=== RECORD EXTRACTS ===
***
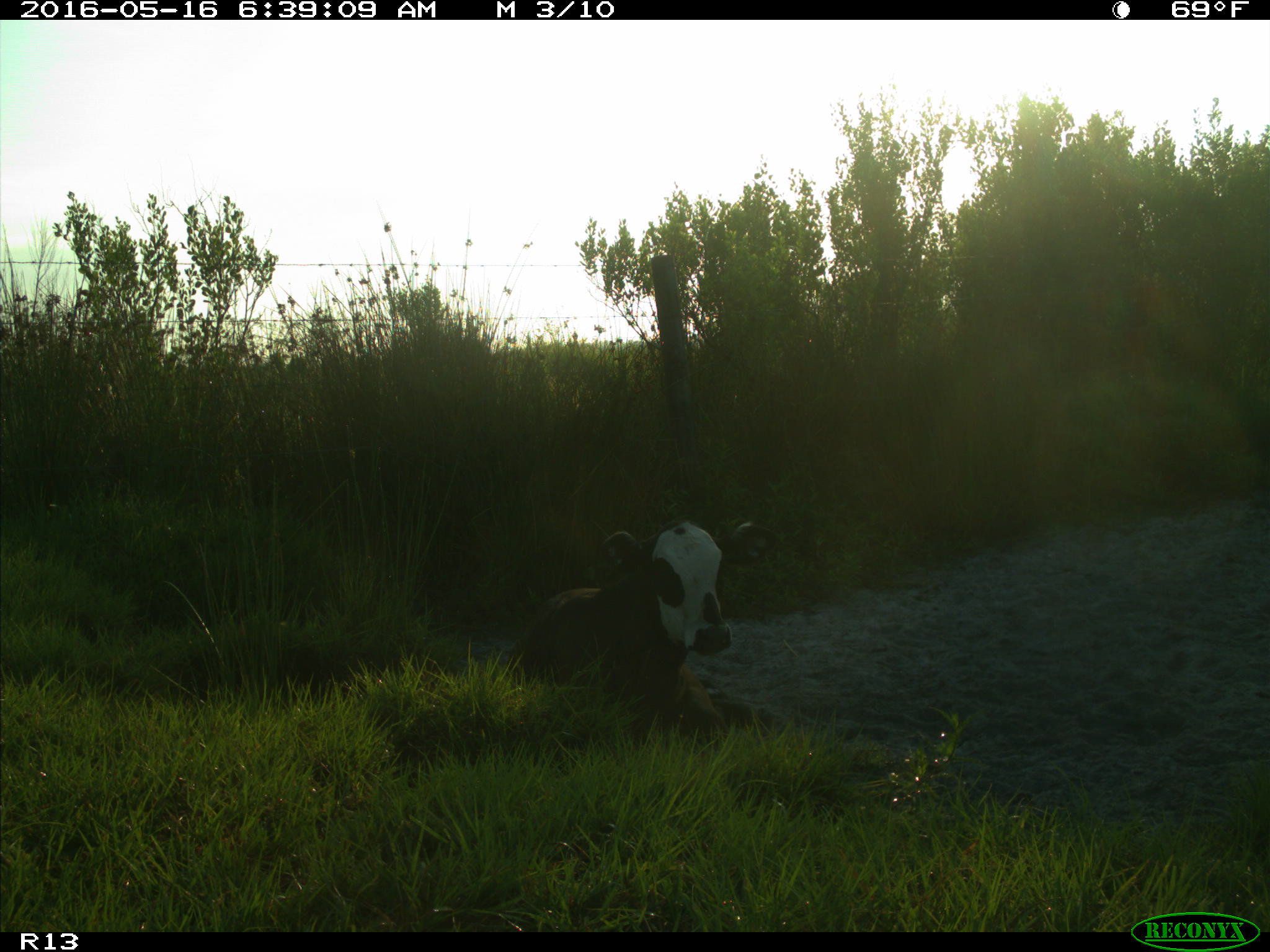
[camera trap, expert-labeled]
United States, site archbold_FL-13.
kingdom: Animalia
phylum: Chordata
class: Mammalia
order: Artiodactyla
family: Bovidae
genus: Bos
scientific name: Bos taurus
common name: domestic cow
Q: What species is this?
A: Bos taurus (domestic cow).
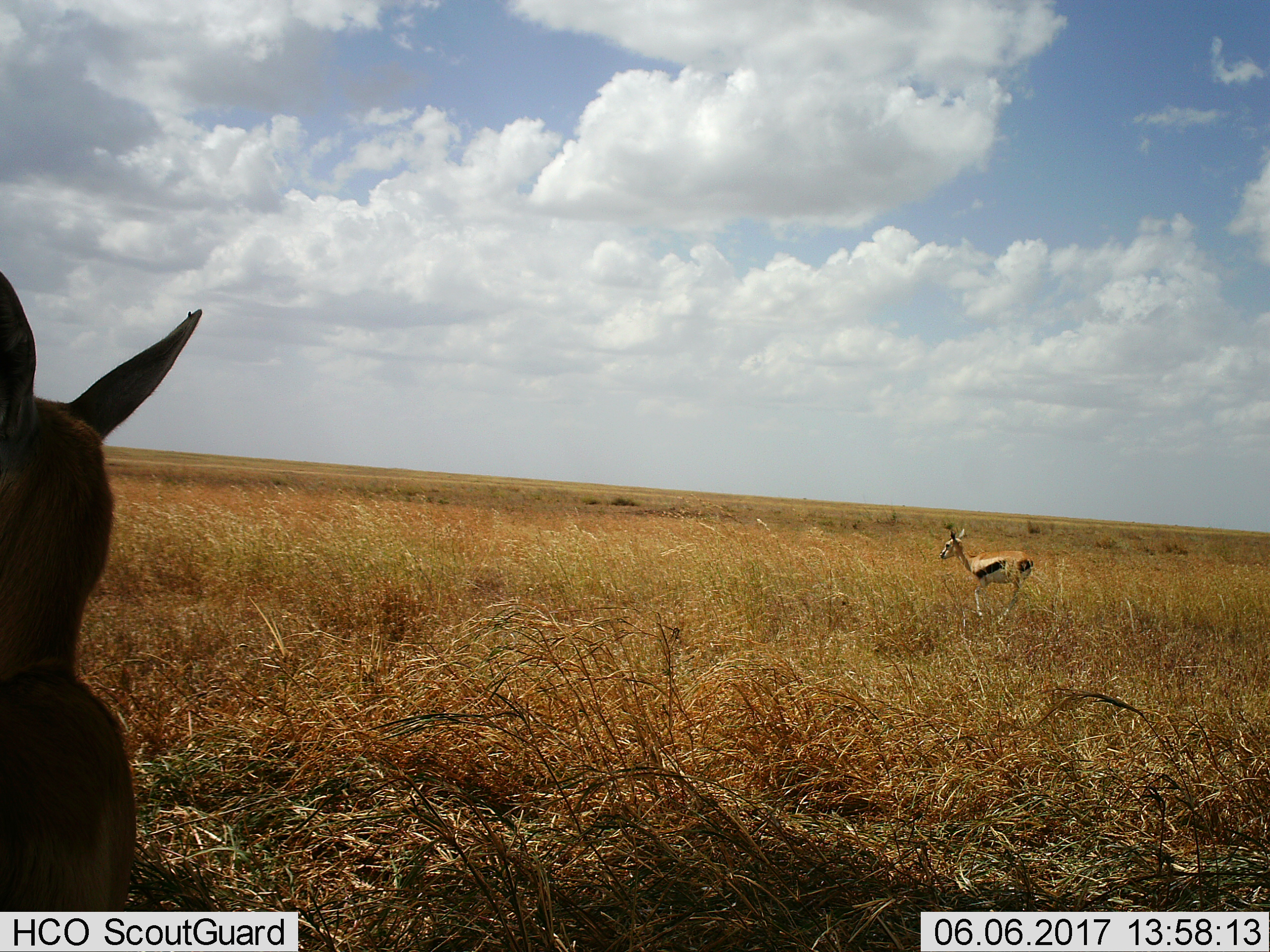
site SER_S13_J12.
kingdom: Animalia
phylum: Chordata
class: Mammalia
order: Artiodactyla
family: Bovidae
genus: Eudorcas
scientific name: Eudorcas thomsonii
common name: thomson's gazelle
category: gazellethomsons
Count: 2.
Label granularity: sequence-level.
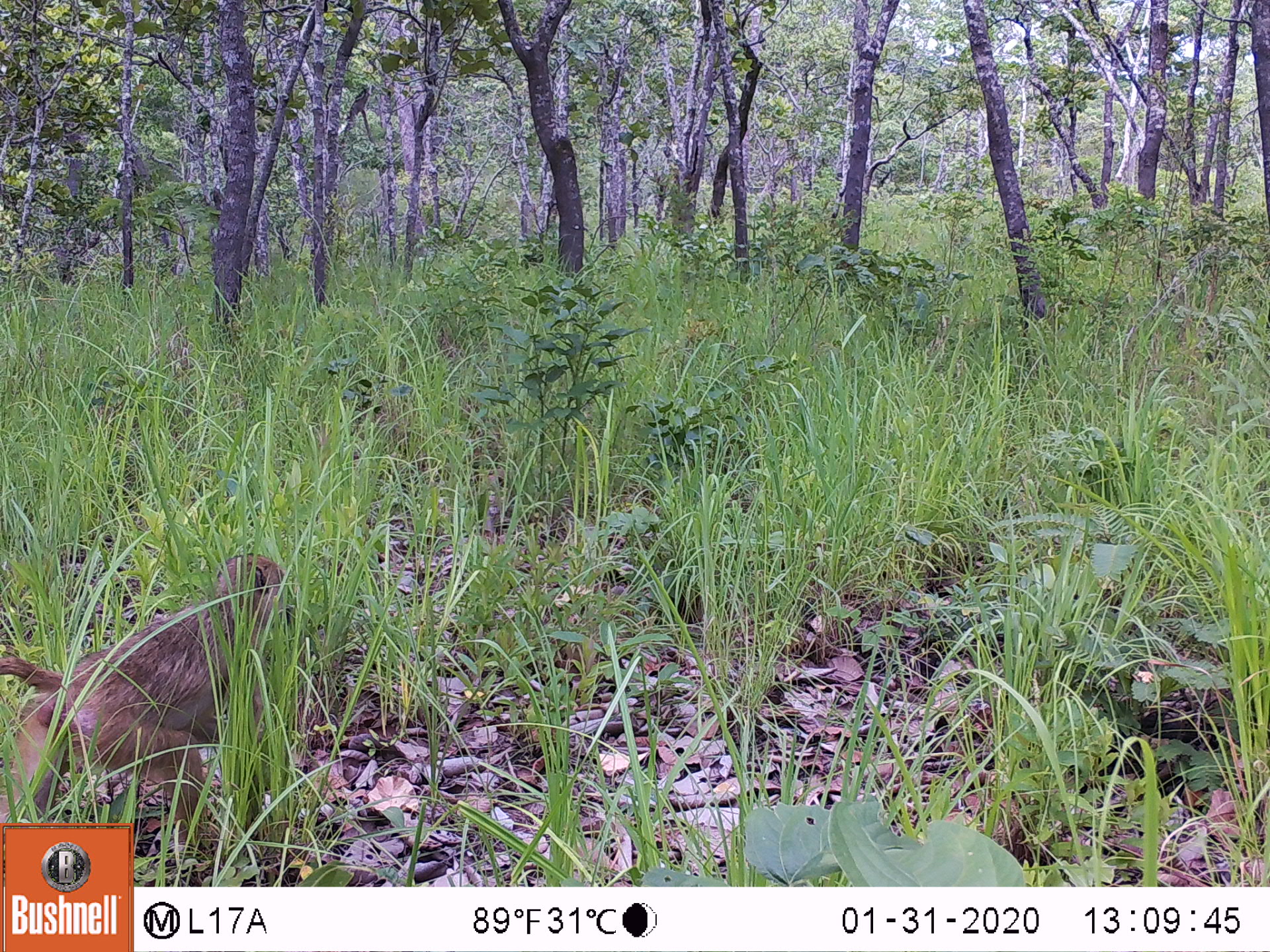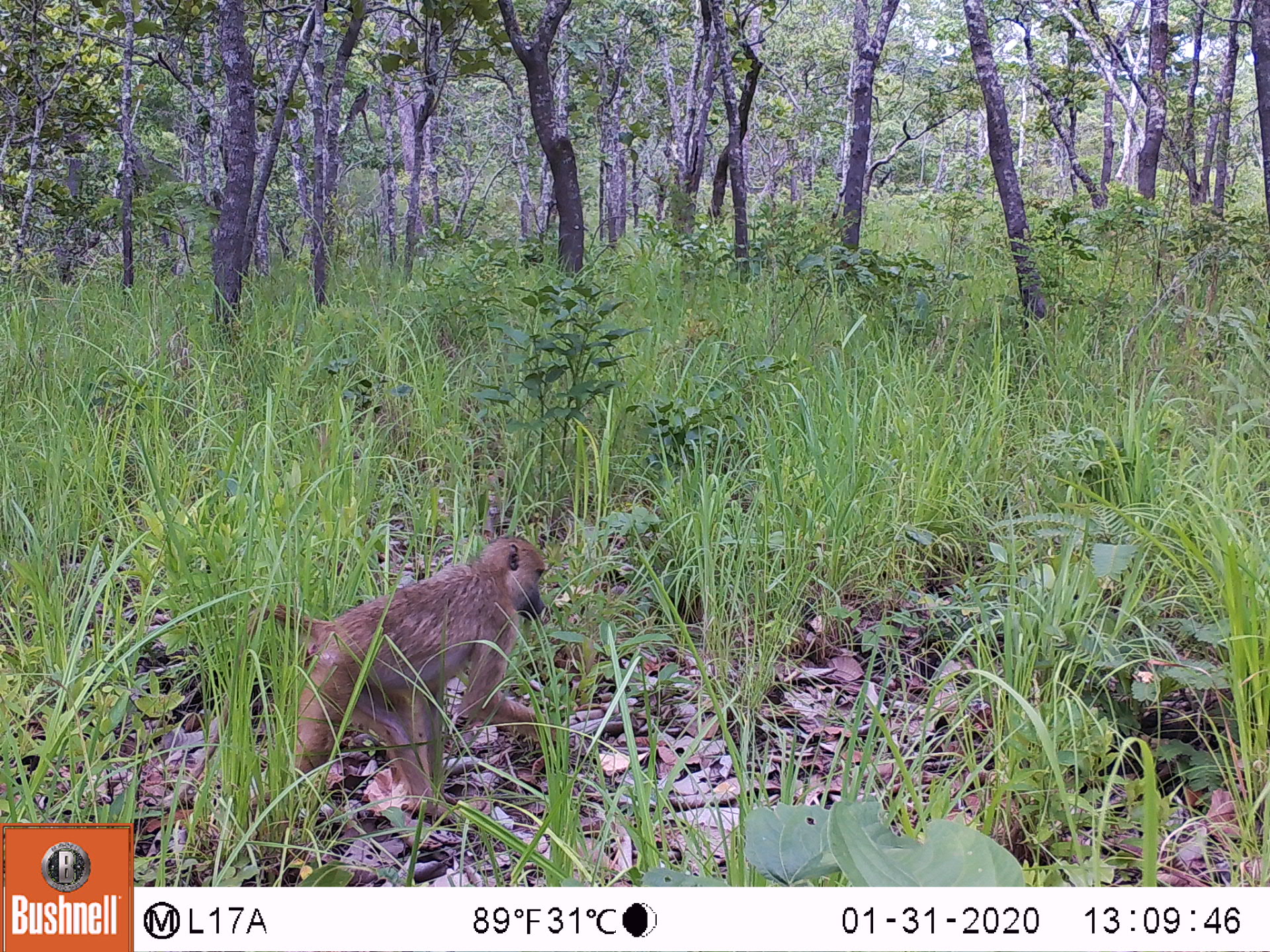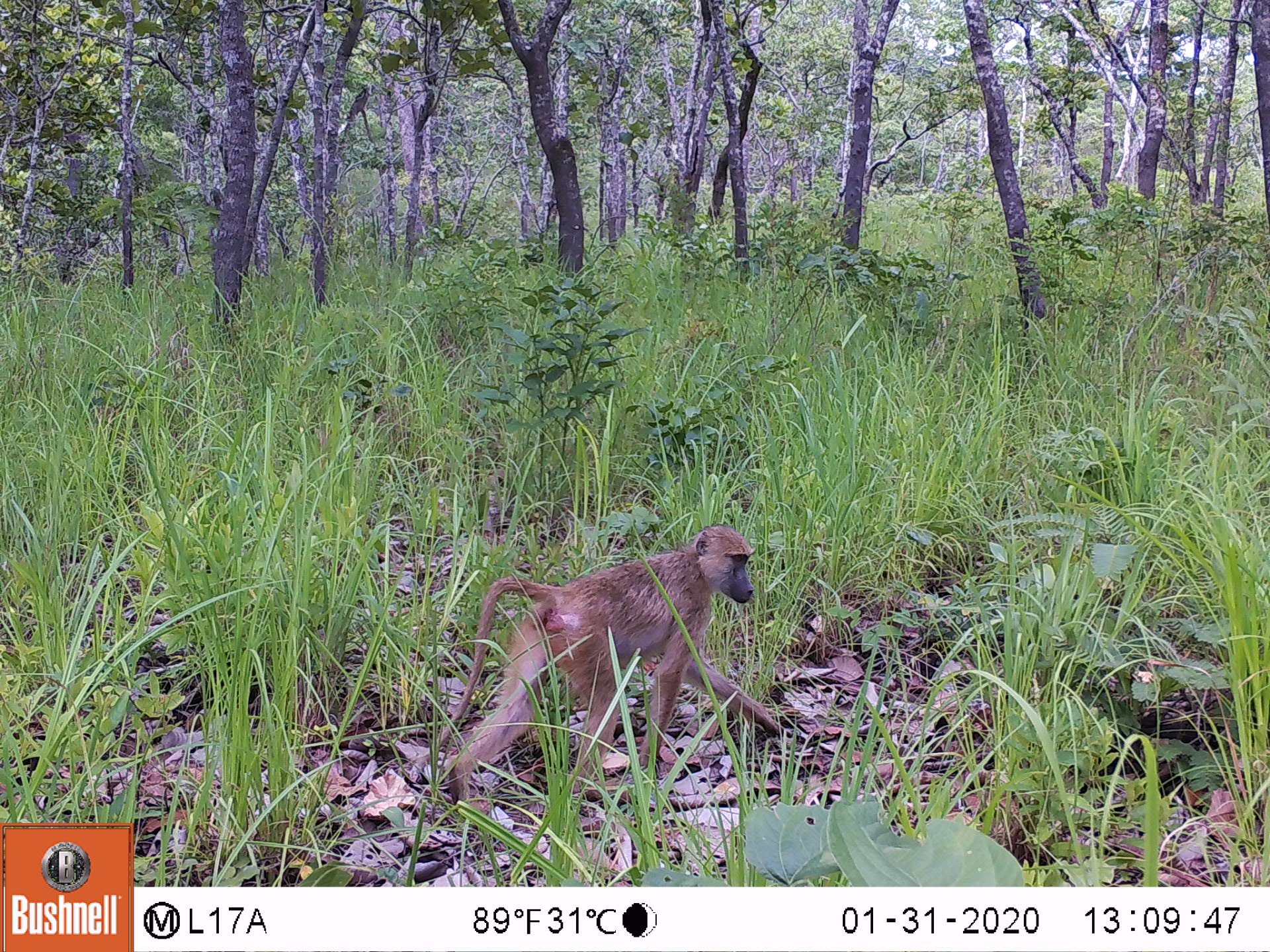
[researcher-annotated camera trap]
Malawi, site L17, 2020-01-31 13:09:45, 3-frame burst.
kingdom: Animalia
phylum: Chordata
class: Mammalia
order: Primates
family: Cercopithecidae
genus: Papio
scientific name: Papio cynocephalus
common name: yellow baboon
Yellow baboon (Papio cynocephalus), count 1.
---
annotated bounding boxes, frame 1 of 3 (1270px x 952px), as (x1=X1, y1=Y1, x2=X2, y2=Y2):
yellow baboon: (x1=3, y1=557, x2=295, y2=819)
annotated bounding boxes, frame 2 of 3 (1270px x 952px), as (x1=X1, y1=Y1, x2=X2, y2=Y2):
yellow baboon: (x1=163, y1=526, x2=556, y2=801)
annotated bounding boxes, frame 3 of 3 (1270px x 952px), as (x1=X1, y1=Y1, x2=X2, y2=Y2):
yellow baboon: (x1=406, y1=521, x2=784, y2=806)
***
=== TASK PROMPT ===
Check every line of the records above for the string "trap". Copy those that hold it.

=== EXERCISE RESULT ===
[camera trap, expert-labeled]
[researcher-annotated camera trap]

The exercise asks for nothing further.